Linear Regression Performance:
Mean Absolute Error (MAE): 26.21
Mean Squared Error (MSE): 1277.34
R-squared: 0.70

Ridge Regression Performance:
Mean Absolute Error (MAE): 26.50
Mean Squared Error (MSE): 1300.28
R-squared: 0.69

Lasso Regression Performance:
Mean Absolute Error (MAE): 26.24
Mean Squared Error (MSE): 1280.17
R-squared: 0.70

Random Forest Regressor Performance:
Mean Absolute Error (MAE): 30.62
Mean Squared Error (MSE): 1478.73
R-squared: 0.65


Insights into model performance:

    Linear Regression and Lasso Regression both achieve the best R-squared value of 0.70, indicating they explain 70% of the variance in the data. The Lasso regression model has comparable MAE and MSE, showing it performs similarly to plain linear regression but with potential benefits in feature selection if more features were included.

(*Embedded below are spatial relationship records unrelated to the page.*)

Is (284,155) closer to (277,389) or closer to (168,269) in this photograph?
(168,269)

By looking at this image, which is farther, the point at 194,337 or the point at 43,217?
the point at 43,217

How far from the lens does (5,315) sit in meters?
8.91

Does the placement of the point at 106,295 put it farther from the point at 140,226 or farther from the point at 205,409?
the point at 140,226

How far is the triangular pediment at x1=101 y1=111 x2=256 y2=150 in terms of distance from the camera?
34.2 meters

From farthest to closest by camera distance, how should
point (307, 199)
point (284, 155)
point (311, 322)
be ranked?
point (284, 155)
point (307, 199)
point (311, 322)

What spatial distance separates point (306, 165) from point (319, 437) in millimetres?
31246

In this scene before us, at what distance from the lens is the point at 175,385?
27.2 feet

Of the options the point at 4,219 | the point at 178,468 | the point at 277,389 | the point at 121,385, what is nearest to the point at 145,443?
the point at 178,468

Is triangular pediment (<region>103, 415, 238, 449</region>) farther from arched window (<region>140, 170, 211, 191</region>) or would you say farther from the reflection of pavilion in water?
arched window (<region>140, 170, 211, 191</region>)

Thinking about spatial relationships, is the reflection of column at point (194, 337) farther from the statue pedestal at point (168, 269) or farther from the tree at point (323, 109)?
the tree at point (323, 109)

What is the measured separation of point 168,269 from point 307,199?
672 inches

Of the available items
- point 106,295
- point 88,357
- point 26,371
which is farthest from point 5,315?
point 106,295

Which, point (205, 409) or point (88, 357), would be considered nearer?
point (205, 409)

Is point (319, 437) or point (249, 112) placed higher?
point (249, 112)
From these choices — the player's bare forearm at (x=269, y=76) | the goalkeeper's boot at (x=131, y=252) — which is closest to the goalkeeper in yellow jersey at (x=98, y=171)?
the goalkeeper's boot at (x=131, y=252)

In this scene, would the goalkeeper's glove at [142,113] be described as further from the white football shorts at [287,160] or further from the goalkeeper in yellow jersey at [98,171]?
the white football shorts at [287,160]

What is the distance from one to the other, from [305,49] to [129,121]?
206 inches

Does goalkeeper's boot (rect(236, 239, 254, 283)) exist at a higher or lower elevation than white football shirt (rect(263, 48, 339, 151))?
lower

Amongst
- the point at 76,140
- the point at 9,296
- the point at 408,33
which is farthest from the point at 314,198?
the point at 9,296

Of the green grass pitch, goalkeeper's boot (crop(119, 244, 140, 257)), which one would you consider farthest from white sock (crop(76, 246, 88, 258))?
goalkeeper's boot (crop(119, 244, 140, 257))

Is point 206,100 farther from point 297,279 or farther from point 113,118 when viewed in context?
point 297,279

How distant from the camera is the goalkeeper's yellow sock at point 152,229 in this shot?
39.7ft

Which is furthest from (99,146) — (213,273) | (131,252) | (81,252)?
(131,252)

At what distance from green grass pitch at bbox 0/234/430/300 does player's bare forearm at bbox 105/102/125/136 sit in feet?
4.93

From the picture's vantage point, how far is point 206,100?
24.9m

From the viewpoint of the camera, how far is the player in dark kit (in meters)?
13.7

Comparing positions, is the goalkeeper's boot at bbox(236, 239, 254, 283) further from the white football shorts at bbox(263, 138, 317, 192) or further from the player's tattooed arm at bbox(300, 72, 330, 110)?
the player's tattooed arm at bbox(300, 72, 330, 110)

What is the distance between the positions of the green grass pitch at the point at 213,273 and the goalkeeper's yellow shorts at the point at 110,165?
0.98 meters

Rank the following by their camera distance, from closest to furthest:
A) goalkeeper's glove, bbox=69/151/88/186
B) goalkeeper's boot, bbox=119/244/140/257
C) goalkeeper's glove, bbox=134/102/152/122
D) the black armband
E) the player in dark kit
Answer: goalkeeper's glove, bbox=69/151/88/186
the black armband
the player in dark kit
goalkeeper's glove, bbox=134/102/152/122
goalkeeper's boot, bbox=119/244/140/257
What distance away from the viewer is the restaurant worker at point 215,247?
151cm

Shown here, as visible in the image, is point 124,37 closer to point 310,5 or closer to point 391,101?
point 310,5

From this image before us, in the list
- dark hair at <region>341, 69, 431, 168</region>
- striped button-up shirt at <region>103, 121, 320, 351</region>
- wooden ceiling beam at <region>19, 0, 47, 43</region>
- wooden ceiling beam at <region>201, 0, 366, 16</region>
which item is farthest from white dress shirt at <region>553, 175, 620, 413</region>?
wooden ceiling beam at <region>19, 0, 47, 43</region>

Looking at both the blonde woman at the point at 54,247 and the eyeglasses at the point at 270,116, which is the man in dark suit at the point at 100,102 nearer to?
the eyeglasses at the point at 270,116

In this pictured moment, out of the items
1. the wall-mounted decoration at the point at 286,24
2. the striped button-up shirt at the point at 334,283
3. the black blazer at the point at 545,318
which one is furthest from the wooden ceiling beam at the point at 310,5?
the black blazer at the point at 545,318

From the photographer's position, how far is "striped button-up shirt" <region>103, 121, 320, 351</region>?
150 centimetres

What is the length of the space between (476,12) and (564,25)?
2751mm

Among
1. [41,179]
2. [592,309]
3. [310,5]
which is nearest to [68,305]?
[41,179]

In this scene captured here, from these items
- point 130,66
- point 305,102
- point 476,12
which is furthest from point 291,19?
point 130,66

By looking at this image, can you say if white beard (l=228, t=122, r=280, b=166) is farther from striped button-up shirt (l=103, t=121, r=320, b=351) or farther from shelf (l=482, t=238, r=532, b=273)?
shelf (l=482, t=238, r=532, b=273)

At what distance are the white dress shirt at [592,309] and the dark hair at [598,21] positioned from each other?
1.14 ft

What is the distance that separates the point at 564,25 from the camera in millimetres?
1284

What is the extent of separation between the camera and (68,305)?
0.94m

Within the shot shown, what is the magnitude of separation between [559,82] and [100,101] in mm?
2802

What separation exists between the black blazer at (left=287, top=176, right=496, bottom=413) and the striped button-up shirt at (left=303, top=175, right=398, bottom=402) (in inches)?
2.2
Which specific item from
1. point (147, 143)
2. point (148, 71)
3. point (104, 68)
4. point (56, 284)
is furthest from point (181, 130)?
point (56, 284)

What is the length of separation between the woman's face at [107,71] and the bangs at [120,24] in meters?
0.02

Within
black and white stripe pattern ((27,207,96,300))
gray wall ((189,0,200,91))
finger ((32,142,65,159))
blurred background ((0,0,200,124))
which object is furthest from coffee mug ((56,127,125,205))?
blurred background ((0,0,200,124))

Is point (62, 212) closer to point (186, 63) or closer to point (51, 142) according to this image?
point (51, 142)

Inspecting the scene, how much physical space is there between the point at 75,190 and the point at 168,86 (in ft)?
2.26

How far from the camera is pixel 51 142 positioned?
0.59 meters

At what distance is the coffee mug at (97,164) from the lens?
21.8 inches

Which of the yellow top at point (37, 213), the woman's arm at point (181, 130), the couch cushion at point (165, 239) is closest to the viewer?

    Ridge Regression slightly underperforms compared to Linear Regression and Lasso, with an R-squared of 0.69. However, this difference is minimal, and it might be more robust to multicollinearity in larger datasets.

    Random Forest Regressor, even after hyperparameter tuning, lags behind linear models with an R-squared of 0.65, which could indicate:
        The data's relationships are simpler and better captured by linear methods.
        The dataset is small (55 rows), limiting the effectiveness of a complex model like Random Forest.

In [None]:
# `best_rf` is the trained Random Forest model and `X` contains the feature names
feature_importance = pd.DataFrame({
    'Feature': ['Notifications', 'Times opened'],  
    'Importance': best_rf.feature_importances_
}).sort_values(by='Importance', ascending=False)

# Plotting Feature Importance
fig = px.bar(feature_importance,
             x='Feature',
             y='Importance',
             title='Feature Importance from Random Forest',
             labels={'Importance': 'Importance Score', 'Feature': 'Feature'},
             text='Importance')

fig.update_traces(texttemplate='%{text:.2f}', textposition='outside')
fig.update_layout(xaxis_title='Feature', yaxis_title='Importance Score')
fig.show()

Insights From The Graph:

    "Times Opened" is the Most Important Feature: The bar corresponding to "Times Opened" is significantly taller than the bar for "Notifications," indicating that the number of times the app is opened has a much stronger influence on the predicted usage time than the number of notifications received.

    Relative Importance:
        "Times Opened" has an importance score of approximately 0.64, suggesting it contributes substantially to the model's predictions.
        "Notifications" has an importance score of around 0.36, indicating a moderate level of influence.